Le composizioni cromatiche dei suoi dipinti sono studiate su accostamenti molto gradevoli e accattivanti, la combinazione dei colori segue regole rigorose, calibrati sempre secondo principi di equilibrio visivo impeccabile.

Ma accanto alle scelte di carattere estetico, i colori di Hayez sono spesso veicolo di messaggi politici, assumendo una specifica funzione simbolica: sono frequenti le allusioni al tricolore, che declamano l’unità d’Italia, tra i sui personaggi storici o biblici si possono riconoscere i volti di noti esponenti politici sostenitori del Risorgimento.

Nel 1855 assume la direzione interinale dell’Accademia di Brera, nel 1860 viene nominato professore dell’Accademia di Bologna, gli viene affidata la direzione di Brera e comincia a sentire il peso degli incarichi.

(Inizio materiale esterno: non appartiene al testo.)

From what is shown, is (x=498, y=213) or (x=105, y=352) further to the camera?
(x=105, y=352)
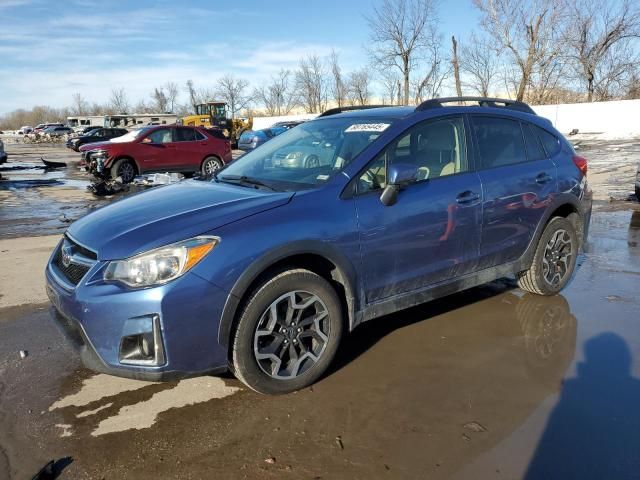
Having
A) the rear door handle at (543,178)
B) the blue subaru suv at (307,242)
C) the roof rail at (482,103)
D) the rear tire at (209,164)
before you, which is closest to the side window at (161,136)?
the rear tire at (209,164)

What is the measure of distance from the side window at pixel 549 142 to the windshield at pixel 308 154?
1798mm

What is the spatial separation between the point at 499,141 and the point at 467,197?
0.80m

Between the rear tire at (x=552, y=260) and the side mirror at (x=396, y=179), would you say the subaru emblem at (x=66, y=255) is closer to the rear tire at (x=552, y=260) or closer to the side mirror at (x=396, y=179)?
the side mirror at (x=396, y=179)

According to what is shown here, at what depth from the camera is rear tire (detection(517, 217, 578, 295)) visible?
466 cm

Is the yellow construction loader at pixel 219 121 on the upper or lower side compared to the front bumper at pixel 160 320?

Nel 1867 rinuncia alla nomina di giurato all’esposizione internazionale di Parigi perché, come scriverà, è vicino agli ottant’anni e di salute cagionevole, deve restare accanto alla moglie, da due anni molto malata.

Nel 1868 è nominato cavaliere dell’Ordine Civile dei Savoia e nel 1869 muore la moglie Vincenza, da lui sempre chiamata affettuosamente Cencia.

Nel 1873 adotta Angiolina Rossi, nubile, nata nel 1841. Dona alcune delle sue opere a Brera, fa un ultimo viaggio a Napoli, visita ancora una volta Roma, Pisa e Genova.

Muore il 21 dicembre del 1882, carico di anni e di onori.

Nel 1890, nella piazzetta di Brera, viene inaugurato il suo monumento, opera dello scultore Francesco Barzaghi.

Nel 1934 Milano gli dedica una grande mostra al Castello Sforzesco, esponendo 98 dipinti del pittore, mentre le sue opere hanno preso posto nei migliori musei del mondo.